• Wed. Jun 19th, 2024

Women in Tech Conference hosted in Edinburgh

ByElina Turner

Mar 29, 2018

On 28 February, in the midst of a growing storm, The Edinburgh Women in Tech Conference 2018, organised by Edinburgh University Women in STEM, began with an opening speech from conference chairwoman Nathalia Rus.

She began by addressing her hopes for the conference, and women in STEM, but quickly dove into a talk on different programming languages such as Javascript, Python and C++. She discussed how to decide which language to use for different projects, as well as what she would recommend to start out with as someone new to the tech world. All speakers were clearly eager to make their work more transparent and foster more interest in tech careers. There was a mixture of information from novices, those with some tech knowledge, and professionals.

In her talk, Rus discussed how different languages served different functions on various platforms, as well as their own roles in Frontend Design, and the logistics of these programs. Rus then discussed her personal experience in tech, addressing the topic of burnout and imposter syndrome. She pointed out that imposter syndrome in particular can lead some girls to be shy to talk about tech on social media. Still, she encouraged these women to be brave, go out into the world of tech, and demand to be taken seriously.

Rus was followed by Neelofer Banglawala, who works in supercomputing as an applications consultant at EPCC, the University of Edinburgh centre for parallel computing and data science. Bangwala began by discussing the importance of high-performance computing, and how these computers allow “in silico” experiments that can’t be done practically. Some require simulations and/or millions of calculations, such as a simulation of melting Antarctic ice shelves, or how dinosaurs walked based on the movements of Guinea fowl.

Banglawala is further involved in projects that test out new materials, saving the costs of actually creating them at the risk of them being unfunctional, as well as projects in computational fluid dynamics.

The next speaker was Sibylle Katharina Sehl, who works as an associate project manager with Skyscanner. Her presentation emphasised the importance of joining a community instead of struggling on your own as a beginner, suggesting projects such as ‘code bar’ and ‘100 days of code’. She is involved with such a project as an instructor of Code First: Girls at the University of Edinburgh. Additionally, she works as a group leader for Freecodecamp Edinburgh. Sehl was clearly focused in making tech less intimidating and more open to young women interested in such careers.

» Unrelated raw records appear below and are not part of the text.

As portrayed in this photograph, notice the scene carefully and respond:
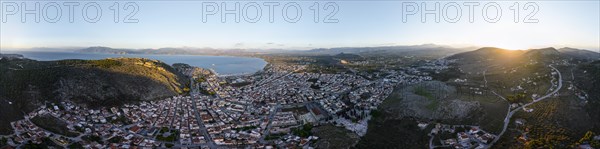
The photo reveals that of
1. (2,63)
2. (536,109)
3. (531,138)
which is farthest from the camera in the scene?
(2,63)

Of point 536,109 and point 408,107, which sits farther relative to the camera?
point 408,107

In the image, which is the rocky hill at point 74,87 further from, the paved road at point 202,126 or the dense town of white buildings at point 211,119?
the paved road at point 202,126

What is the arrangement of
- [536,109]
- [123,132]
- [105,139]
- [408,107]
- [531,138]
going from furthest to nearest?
[408,107] → [536,109] → [123,132] → [105,139] → [531,138]

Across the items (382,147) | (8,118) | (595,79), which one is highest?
(595,79)

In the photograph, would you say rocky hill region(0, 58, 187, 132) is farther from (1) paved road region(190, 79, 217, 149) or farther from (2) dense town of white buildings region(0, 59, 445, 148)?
A: (1) paved road region(190, 79, 217, 149)

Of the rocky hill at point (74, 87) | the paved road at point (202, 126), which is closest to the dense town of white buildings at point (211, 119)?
the paved road at point (202, 126)

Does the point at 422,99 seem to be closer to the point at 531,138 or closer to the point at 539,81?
the point at 531,138

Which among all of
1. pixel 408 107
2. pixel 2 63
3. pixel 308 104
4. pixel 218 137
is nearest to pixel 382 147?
pixel 408 107

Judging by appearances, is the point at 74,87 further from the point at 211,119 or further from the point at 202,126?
the point at 202,126
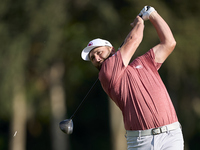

Sehl also explored her personal relationship with tech, saying that, for her, tech is “building something, creating something.” She was fascinated with the process of solving problems. On entering the tech field, she did acknowledge that tech can be both intimidating and unconventional for women, with informatics in particular being labeled “a  boys’ subject.”

Advising those present, she said, “you have to be a bit brave, and say ‘I can do this.’” She added that no one is holding any doors closed, but women in tech might just have to push a bit harder.

She then provided an abundance of resources for those interested in exploring tech, recommending online resources and self-study as well as Bootcamp: Codeclan and Makers Academy.

She concluded her talk with more words of support. “You need to have drive. You need to have a portfolio, but you certainly do not need a degree in [computer science].” She noted that she encountered people from every background in her workplace.

During a short break for tea, Nathalia Rus was interviewed. She provided insight on her hope for there to eventually be as many women as men in STEM. Rus also pointed out that in countries where women are introduced to tech at a younger age, they take the same interest in it as boys. Normalisation, she argued, was key in increasing the number of women in tech.

Speaking more personally on how she took on a leading role in creating a tech conference for women in Edinburgh, she mentioned that she was unable to find any tech events in Edinburgh, and decided to build her own with her team.

She additionally started an Instagram documenting her coding journey. Her journey, though, did not go unchallenged. She was not always taken seriously, recounting in particular one instance where her and her friend who published videos on youtube were targeted by dislike bots, as well as several times where individuals admitted they thought she was more concerned with her popularity than tech.

Rus, as well as the other speakers and organisers present, all shared a resilience and the same bravery that allowed them to break through the boundaries built up around tech.